Traditionally, marriage is about romantic concepts like love and companionship. But it also has a practical component, such as employee benefits eligibility. Same-sex couples across the country won the right to marry as a result of the U.S. Supreme Court’s ruling in Obergefell v. Hodges in 2015. However, the practical benefits of same-sex marriage are under fire in Texas and the Texas Supreme Court could limit same-sex couples’ right to spousal benefits.
In 2013, same-sex marriages were not allowed in Texas, but the city of Houston granted spousal employee benefits to employees who married same-sex partners in other states. Two taxpayers sued the city, claiming their tax dollars should not pay for same-sex spouses’ benefits. When the Obergefell ruling was announced, the appellate court held that it was bound by the decision and ruled for the city. However, the taxpayers have appealed to the Texas Supreme Court with the support of Texas’ governor and attorney general.
The argument the petitioners make is that the U.S. Supreme Court ruled that same-sex couples have the constitutional right to marry, but the U.S. Constitution does not require employers to offer benefits to same-sex spouses. They argue that marriage may have been declared a fundamental right, but spousal benefits were not.

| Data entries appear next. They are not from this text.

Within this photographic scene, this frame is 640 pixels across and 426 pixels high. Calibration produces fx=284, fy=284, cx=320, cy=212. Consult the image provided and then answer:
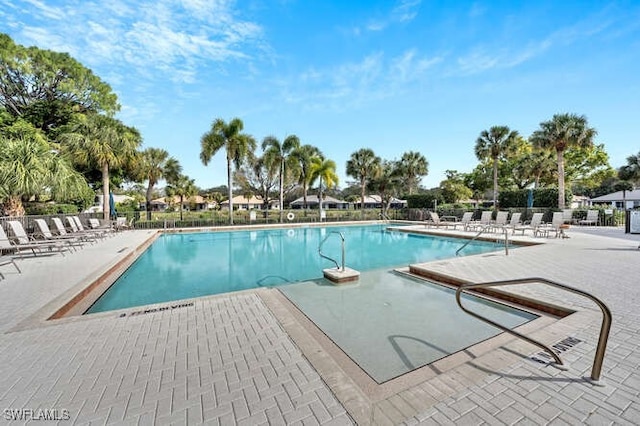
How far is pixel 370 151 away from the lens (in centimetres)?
2606

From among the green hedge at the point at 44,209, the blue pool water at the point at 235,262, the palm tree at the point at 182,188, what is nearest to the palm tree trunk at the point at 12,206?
the green hedge at the point at 44,209

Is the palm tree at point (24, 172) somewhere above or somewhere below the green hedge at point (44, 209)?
above

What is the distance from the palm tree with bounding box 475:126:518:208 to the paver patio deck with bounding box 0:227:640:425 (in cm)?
2135

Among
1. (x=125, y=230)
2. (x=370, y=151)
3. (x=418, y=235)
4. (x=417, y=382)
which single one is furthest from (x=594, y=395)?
(x=370, y=151)

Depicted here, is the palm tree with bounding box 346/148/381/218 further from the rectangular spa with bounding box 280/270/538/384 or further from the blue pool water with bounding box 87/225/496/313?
the rectangular spa with bounding box 280/270/538/384

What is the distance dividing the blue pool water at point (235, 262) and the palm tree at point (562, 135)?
476 inches

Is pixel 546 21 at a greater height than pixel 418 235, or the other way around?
pixel 546 21

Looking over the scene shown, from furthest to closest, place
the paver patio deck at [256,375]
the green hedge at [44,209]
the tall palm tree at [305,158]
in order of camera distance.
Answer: the tall palm tree at [305,158]
the green hedge at [44,209]
the paver patio deck at [256,375]

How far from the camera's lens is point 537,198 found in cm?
1966

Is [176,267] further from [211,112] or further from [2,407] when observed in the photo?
[211,112]

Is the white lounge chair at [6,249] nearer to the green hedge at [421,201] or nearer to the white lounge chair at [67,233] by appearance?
the white lounge chair at [67,233]

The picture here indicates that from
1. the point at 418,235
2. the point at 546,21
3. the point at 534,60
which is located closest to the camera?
the point at 546,21

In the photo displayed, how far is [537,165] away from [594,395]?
31.4 m

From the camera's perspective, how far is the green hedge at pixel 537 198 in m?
18.8
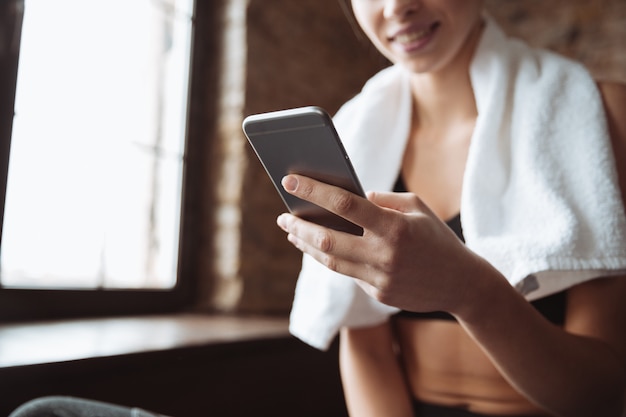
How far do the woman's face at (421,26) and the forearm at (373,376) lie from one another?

If the petitioners are successful and the Texas Supreme Court rules that Obergefell is limited only to granting same-sex couples the right to marry, not to the practical benefits that traditionally come with marriage, then opponents of same-sex marriage across the country, including some employers, may look for ways to narrow the rights of same-sex spouses and to limit employee benefits to those spouses. Employers who previously did not provide benefits for same-sex spouses will wait to see whether they are eventually allowed to return to those policies.
The case is Pidgeon v Turner, Texas Supreme Court number 15-0688.